This then is what I bequeath to the unborn of the future – the ability in the words of William Henry Davis, the time to stand and stare. To not be in a constant rush to do something and be some place; I absolve them from the guilt of all these expectations. I hope they have a fulfilling life, where they can go for a walk among green trees, have the ability to enjoy a cup of coffee under the blue sky lit by the orange haze of a rising sun and a lazy quiet Sunday afternoon, with absolutely nothing to do!

Once Upon a Time in Russia…..

It was a cold December Saturday afternoon, and I was hunting around for a substantial read. I wanted to read something in-depth, something fulfilling with layered narrative but could not find the right book. I was reaching for a Austen but then changed my mind and tried reading Selected Letters by Lady Mary Wortley Montagu and though this was a book I had been really looking forward to, it was not working for me. So I was sitting blankly and gazing at my Black Penguin Classics shelf and for no reason I suddenly picked up and started re-reading Anna Karenina by Leo Tolstoy. The idea was that it will not work for me either and I can probably stop in a while. But somehow I kept turning page after page and yes, there were days when I would not pick it up because I needed time to process it all. But every time I went back to it, I was again turning page after page!

The tale is too well known for me to add anything new. But for those may not have read it, here is brief synopsis. The story opens with chaos reigning supreme in the Oblonsky household; Dolly Oblonksy has discovered the affairs of her husband Stepan Oblonsky and is preparing to go back to her parent’s household. Stepan is apologetic but incapable of doing anything else and is greatly relieved when his sister Anna, married to Alexei Karenin, a senior and a powerful statesman to help mend the rift. Anna is a beautiful, graceful, intelligent and a glittering star in the St. Petersburg society, has traveled to Moscow in the company of Countess Vronskaya, a rich old lady, whose son Count Alexei Vronsky, a friend of Stepan Oblonksy is at the station to receive his mother and meets Stepan and Anna, the latter for the first time. Count Vronksy is a cavalry officer and the star of the Moscow society who many think will go far. He is currently a favorite in the Shcherbatskaya household, especially with the youngest daughter Kitty who is also Dolly Oblonksy’s sister and their mother. It is hoped that Count Vronksy will make a proposal to Kitty who believes herself to be in love with him and turns down the proposal of Konstantin “Kostya” Levin, an old friend of Stepan Oblonsky and a landowner and farmer and a radical thinker. Anna in the meanwhile is able to convince Dolly to stay on and give Stepan a chance and having restored the equilibrium of the household attends a fashionable ball where she meets Count Vronsky again which leads to a tumultuous results.

I had read Anna Karenina the summer before I started college. I was all of 17 and very sure of everything and a mistress in understanding of one and all. I read the book and all I remember at the end of it was wondering why is it considered such a literary masterpiece? I did not like Anna and could not find sufficient reasons to dislike her husband and was irritated by Levin. This was one book I was not going back to and I stuck to that resolution for over 20 years, until the December afternoon. I still do not like Anna, I get that she in a loveless marriage but I did not and still do not understand why she married Karenina in the first place. And while he was not the love of her life, he was still a good husband, a good provider and I could find no reason to dislike him. But now I am less judgmental, I can understand her anguish and insecurities about Vronksy , though I am still not fully reconciled with her act of vengeance. But what this re-reading brought me was the understanding that this novel is so much more than Anna and there are so many complex layers to this narrative and an very immersive but non romanticized but gentle telling of the the then Russian society and state.
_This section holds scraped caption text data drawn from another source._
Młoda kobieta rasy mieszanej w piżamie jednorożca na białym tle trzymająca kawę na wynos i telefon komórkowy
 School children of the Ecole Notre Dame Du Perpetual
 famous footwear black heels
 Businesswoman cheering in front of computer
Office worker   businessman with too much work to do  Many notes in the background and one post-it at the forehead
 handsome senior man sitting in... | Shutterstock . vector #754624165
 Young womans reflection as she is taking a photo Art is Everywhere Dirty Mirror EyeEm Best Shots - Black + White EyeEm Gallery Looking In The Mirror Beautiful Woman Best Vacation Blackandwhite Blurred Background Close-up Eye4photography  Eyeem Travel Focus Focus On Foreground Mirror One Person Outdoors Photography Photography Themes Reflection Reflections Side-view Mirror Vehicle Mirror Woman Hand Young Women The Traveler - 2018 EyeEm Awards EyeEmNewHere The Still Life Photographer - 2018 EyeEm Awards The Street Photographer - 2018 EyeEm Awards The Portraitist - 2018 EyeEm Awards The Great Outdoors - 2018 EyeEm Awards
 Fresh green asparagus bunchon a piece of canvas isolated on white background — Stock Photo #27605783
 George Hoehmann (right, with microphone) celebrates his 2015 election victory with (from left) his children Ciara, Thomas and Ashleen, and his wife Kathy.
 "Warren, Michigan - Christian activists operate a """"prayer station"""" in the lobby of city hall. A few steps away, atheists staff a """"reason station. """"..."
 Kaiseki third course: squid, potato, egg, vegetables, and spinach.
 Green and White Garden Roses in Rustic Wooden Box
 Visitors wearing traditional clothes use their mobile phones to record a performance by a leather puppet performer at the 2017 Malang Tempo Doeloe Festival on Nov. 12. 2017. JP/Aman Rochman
I loved the story of Kitty and Levin and felt sad for Dolly. I rejoiced in the humor of Prince  Shcherbatskaya and found much to appreciate in the nuanced characters of the secondary actors like Varvara Andreevna, who becomes Kitty’s friend at the German Spa and Agafya Mikhailovna, Levin’s former nurse. I was caught up in their tales and felt myself restlessly turning the page to know what finally happens to Varvara at the mushroom picking. Most of all I loved the rich socio-politico narrative of Russia that is presented. There are no high flown virtues attributed the newly freed serfs; they like every human being are a mix of good and bad, resistant to new changes but opening their homes and hearts. The same could be said about the noblemen, especially the new ones growing up in the light of European enlightenment, who want to bring modern education and farming to their former serfs, thinking of these actions as a moral obligation on their part, without wholly understanding their people or their customs. There are no black villains or white heroes; just people in grey who are trying to do their best per their understanding or even despite their understanding. This is especially evident in the way Tolstoy describes Anna’s downward spiral and final breakdown. While I still did not like her, I found sympathy for the way a charming and confident woman devolved into despair and irrationality. This kind of narrative is the testimony of the brilliance of Tolstoy; you don’t like her but you cannot help feeling sad about her. And woven into all of this is the gentle telling of some basic human values – of love, of camaraderie, of human happiness and perhaps its ephemeral constantly changing nature and finally that happiness cannot really be built on grounds made of other’s sufferings.

I now want to re-read War and Peace again; I had loved it everytime I read it and now feel will do so even more!

The House….

I read Susanna Clarke’s much acclaimed Jonathan Strange and Mr. Norrell in September of last year. ( Yes, I was late to the party!) While I found a lot of great things in the book, I felt it to be needlessly verbose and the character’s problematic and once I finished reading it, there was nothing but a sense of relief that I survived till the end! Naturally this foray into the fantasy world left me convinced that Susanna Clarke was not for me and there are some books and authors that do not work for and you should not spend your limited time on them.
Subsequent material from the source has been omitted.